The Congress will also include the 2014 General Assembly meeting of BIEN. The call for papers will be announced early in the fall of 2013. Updates about the congress can be obtained from the Canadian network’s website at: https://biencanada.ca/BIEN2014_Congress.html.

See also BIEN’s website: https://basicincome.org

INTERNATIONAL: Google Gives $2.5 Million to a Direct Cash Transfer Charity

Business Press has been praising GiveDirectly, a direct cash transfer charity. The business press has been reporting very positively on a charity that transfers cash directly to Kenya’s poorest residents. In Kenya, cellphones work like debit cards and it is easy to infer who is poor and who is not by their address or other data. GiveDirectly uses that data and simply sends money to poor people in two low-income districts. Those without a phone can pick up cards and use them in other ways. It is important that charities are able to move with the times and can adapt to what is going on in the world so they can help out those who need it, that is why the use of shared workspaces like Ethical Property, as well as similar others, can be used for charities to come together and work on projects like this so they are able to support what they do in these countries.

Google Giving has donated two and a half million dollars to this charity. They cite the efficiency of it. There may be a few people who aren’t as needy as one would prefer and the phone companies do take some of the transfer but even then, it is more efficient than paying someone to assess every recipient. Also, cash aid creates market demand for food and other needs that could be met by entrepreneurs. Some recipients will use the money to start small businesses or pay school fees.

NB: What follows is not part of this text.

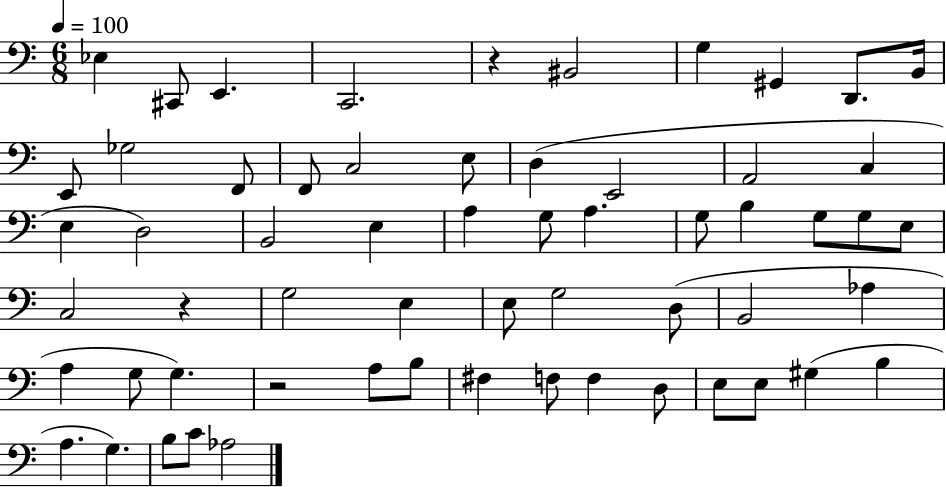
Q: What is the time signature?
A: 6/8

Intriguingly, the rationale for GiveDirectly that Facebook and Google figures have adopted, mirrors the rationale for a basic income and for projects like ReCivitas’ BIG QUATINGA VELHO and BIG Otjivero. ReCivitas has even less administrative costs than those faced by GiveDirectly. We have also discussed on this page BIG experiments in India. This could beat back the weird perception that a BIG is “impossible”.

For More info see:

Kerry Dolan, “Why Facebook Cofounder Chris Hughes And Google Are Giving Cash Directly To The Poorest,” Forbes, 5/28/2013

Jacqueline Fuller, “Want to Help People? Just Give Them Money,” Harvard Business Review, March 28, 2013

Matthew Yglesias’ article in Slate (see separate BI News report) gives a detailed account of GiveDirectly and its reception.